RNA sequencing data analysis
RStudio was used for the analysis of the sequencing data. Principal component analysis (PCA) was performed using EdgeR, and visualization was carried out with the ggplot2 package [51]. Partial Least Squares-Discriminant Analysis (PLS-DA) was performed using the mixOmics package (version 6.3.2) [52]. Differential gene expression (DGE) analysis was performed using EdgeR. Genes with a logFC of ≥0.5 and p-value <0.1 were considered differentially expressed genes (DEGs). Where indicated p-values were corrected for multiple testing using the Benjamini-Hochberg procedure. Pathway overrepresentation was performed with Ingenuity Pathway Analysis (2023 Winter Release, Qiagen).
Mitochondrial stimulation
PBMCs of PWH were stimulated for 24 or 48 hours with or without antioxidant compounds MitoTempo (10 μM; Saint Louis, MO, Sigma-Aldrich) and trans-resveratrol (10 μM; Sigma-Aldrich) at a concentration of 2 × 106 cells/ml in Iscove’s modified Dulbecco medium (IMDM) supplemented with 10% FCS, penicillin (100 U/ml), streptomycin (100 U/ml), and IL-2 (20 U/ml).
RNA isolation and RT-qPCR
RNA from PBMCs was isolated using the RNeasy Plus Mini Kit (Qiagen) according to the manufacturer’s instructions. cDNA was synthesized with random hexamer primers using the M-MLV Reverse Transcriptase Kit (Promega, Madison, WI, USA), according to the protocol of the manufacturer. RT-qPCR reactions were performed using the GoTaq qPCR system with SYBR Green (Promega) in a 7500 Fast Real-Time PCR System (Applied Biosystems, Waltham, MA, USA). Primer sequences used were: b-actin (Fw) 5′-GGGTCAGAAGGATTCCTATG-3′ and (Rv) 5′-GGTCTCAAACATGATCTGGG-3′, and HIV-pol-B (Fw) 5′-TAACCTGCCACCTGTAGTAGCAAAAGAAAT-3′ and pol-E (Rv) 5′-ATGTGTACAATCTAGTTGCCA-3′. Amplification conditions consisted of a pre-incubation stage at 94°C for 3 min, and an amplification stage consisting of 3 steps at 94°C for 20 sec, 59°C for 30 sec, and 72°C for 30 sec (45 cycles). A melting curve analysis was performed to confirm purity of the PCR product and primer specificity. Gene expression was normalized using the 2^-ΔΔCt method.
Statistical analysis
Graphpad Prism (version 9.3.1; GraphPad Software, San Diego, CA, USA) was used for data analysis and data visualization. Flow-FISH assay linearity was determined by simple linear regression. Correlations between reservoir measurements were determined using non-parametric Spearman correlation analysis. A p-value < 0.05 was considered statistically significant.
Supporting information
S1 Table. Sequences used for design of FISH probes.

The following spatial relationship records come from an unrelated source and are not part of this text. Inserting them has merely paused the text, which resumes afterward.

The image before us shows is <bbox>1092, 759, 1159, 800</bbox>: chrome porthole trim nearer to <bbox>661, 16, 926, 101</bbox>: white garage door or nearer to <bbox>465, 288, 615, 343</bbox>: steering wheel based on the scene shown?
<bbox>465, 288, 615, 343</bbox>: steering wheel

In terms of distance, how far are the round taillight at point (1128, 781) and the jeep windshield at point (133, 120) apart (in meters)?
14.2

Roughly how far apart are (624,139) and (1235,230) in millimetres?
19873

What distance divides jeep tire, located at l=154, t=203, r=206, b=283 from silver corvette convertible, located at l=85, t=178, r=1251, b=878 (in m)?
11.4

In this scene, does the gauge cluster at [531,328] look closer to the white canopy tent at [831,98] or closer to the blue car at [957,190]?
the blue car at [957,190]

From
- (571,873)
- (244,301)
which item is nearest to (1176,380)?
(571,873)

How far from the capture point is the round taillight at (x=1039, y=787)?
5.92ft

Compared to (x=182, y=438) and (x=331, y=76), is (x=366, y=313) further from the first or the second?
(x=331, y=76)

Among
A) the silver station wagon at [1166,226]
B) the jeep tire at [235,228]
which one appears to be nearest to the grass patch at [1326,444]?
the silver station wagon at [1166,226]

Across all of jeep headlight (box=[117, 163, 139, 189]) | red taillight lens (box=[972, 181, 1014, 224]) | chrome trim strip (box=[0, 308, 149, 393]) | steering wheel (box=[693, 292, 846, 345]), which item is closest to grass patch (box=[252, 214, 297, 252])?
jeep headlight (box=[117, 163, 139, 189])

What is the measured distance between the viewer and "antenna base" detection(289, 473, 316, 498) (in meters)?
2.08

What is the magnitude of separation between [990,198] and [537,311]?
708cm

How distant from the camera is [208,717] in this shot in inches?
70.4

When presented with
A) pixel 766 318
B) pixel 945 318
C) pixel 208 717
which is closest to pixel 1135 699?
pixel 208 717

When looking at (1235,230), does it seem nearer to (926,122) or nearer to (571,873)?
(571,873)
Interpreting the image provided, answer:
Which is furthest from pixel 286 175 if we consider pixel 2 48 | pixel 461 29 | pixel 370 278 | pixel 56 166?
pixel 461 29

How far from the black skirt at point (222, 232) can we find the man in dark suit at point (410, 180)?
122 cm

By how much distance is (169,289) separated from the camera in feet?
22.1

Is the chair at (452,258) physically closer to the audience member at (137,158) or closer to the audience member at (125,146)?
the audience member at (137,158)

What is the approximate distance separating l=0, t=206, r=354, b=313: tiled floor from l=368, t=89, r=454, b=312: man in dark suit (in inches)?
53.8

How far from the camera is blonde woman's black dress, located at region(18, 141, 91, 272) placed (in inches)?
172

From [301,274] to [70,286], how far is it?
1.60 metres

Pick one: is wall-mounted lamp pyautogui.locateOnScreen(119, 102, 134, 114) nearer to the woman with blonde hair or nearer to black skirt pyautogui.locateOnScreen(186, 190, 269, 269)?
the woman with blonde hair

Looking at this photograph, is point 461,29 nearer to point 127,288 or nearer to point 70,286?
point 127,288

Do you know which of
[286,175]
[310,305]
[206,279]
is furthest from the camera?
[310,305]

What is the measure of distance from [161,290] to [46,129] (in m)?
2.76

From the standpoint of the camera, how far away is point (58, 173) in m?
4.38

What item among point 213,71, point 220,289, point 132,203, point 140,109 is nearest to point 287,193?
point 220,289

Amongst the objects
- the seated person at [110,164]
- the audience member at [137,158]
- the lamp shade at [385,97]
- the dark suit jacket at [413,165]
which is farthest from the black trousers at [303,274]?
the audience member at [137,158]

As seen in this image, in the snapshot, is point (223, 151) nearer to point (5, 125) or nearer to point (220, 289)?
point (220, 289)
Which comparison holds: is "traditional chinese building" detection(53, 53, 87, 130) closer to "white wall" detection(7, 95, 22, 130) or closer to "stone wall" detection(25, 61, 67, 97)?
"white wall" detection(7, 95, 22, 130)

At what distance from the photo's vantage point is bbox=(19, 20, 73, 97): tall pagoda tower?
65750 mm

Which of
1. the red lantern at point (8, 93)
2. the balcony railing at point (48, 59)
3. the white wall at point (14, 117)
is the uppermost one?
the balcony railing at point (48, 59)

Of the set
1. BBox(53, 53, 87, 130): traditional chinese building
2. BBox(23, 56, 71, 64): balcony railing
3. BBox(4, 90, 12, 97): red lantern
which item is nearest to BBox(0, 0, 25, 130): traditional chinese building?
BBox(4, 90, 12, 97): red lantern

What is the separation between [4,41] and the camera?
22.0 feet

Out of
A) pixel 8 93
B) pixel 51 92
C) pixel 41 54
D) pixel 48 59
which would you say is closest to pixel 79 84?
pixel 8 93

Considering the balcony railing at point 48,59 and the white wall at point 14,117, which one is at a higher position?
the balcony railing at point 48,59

https://doi.org/10.1371/journal.ppat.1012822.s001
(PDF)
S2 Table. Frequencies of CD4+ T cells with abortive or elongated HIV transcripts in PBMC of PWH.
https://doi.org/10.1371/journal.ppat.1012822.s002
(PDF)
S3 Table. PLS-DA top variables of populations (from components 1, 2, and 3).
https://doi.org/10.1371/journal.ppat.1012822.s003
(PDF)
S1 Fig. Gating strategy of flow-FISH.
Representative FACS plots showing the gating strategy in PBMC of a blood donor.
https://doi.org/10.1371/journal.ppat.1012822.s006
(PDF)
Acknowledgments
We thank all participants of the Amsterdam Cohort Studies for their contribution. We would also like to thank Brigitte D. M. Boeser-Nunnink and Berend Hooibrink for technical assistance.
References
- 1. McMyn NF, Varriale J, Fray EJ, Zitzmann C, MacLeod H, Lai J, et al. The latent reservoir of inducible, infectious HIV-1 does not decrease despite decades of antiretroviral therapy. J Clin Invest. 2023;133(17).
- 2. Hiener B, Horsburgh BA, Eden JS, Barton K, Schlub TE, Lee E, et al. Identification of Genetically Intact HIV-1 Proviruses in Specific CD4(+) T Cells from Effectively Treated Participants. Cell Rep. 2017;21(3):813–22. pmid:29045846
- 3. Morcilla V, Bacchus-Souffan C, Fisher K, Horsburgh BA, Hiener B, Wang XQ, et al. HIV-1 Genomes Are Enriched in Memory CD4(+) T-Cells with Short Half-Lives. mBio. 2021;12(5):e0244721. pmid:34544282
- 4. Weymar GHJ, Bar-On Y, Oliveira TY, Gaebler C, Ramos V, Hartweger H, et al. Distinct gene expression by expanded clones of quiescent memory CD4(+) T cells harboring intact latent HIV-1 proviruses. Cell Rep. 2022;40(10):111311.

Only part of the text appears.